::: Data supplied :::
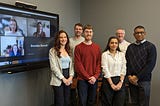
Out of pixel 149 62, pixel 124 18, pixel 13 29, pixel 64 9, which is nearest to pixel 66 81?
pixel 13 29

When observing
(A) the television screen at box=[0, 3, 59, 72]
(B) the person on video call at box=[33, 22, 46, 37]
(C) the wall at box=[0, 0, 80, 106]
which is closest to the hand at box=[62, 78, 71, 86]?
(A) the television screen at box=[0, 3, 59, 72]

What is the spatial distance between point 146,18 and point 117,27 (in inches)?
26.2

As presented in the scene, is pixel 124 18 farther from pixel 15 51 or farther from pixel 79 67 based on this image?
pixel 15 51

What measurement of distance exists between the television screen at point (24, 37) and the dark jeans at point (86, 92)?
75 cm

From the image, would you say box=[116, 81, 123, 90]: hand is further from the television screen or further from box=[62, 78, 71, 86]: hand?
the television screen

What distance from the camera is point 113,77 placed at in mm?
3400

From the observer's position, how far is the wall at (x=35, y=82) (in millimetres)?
:::
To be done: Reproduce every line of the entries above verbatim, with no changes. Omit the pictures from your output.

Written solution:
Out of pixel 149 62, pixel 124 18, pixel 13 29, pixel 64 9, which is nearest to pixel 66 81?
pixel 13 29

When observing
(A) the television screen at box=[0, 3, 59, 72]
(B) the person on video call at box=[33, 22, 46, 37]
(C) the wall at box=[0, 0, 80, 106]
which is closest to the hand at box=[62, 78, 71, 86]?
(A) the television screen at box=[0, 3, 59, 72]

What is the spatial distance between point 146,18 and point 117,27 (in inches)?
26.2

As presented in the scene, is pixel 124 18 farther from pixel 15 51 or farther from pixel 79 67 based on this image?
pixel 15 51

What measurement of distance exists between the television screen at point (24, 37) and the dark jeans at point (86, 92)?
75 cm

From the image, would you say box=[116, 81, 123, 90]: hand is further from the television screen or further from box=[62, 78, 71, 86]: hand?
the television screen

What distance from the camera is point 113,77 placed at in mm?
3400

From the observer's position, how far is the wall at (x=35, y=82) (in millimetres)?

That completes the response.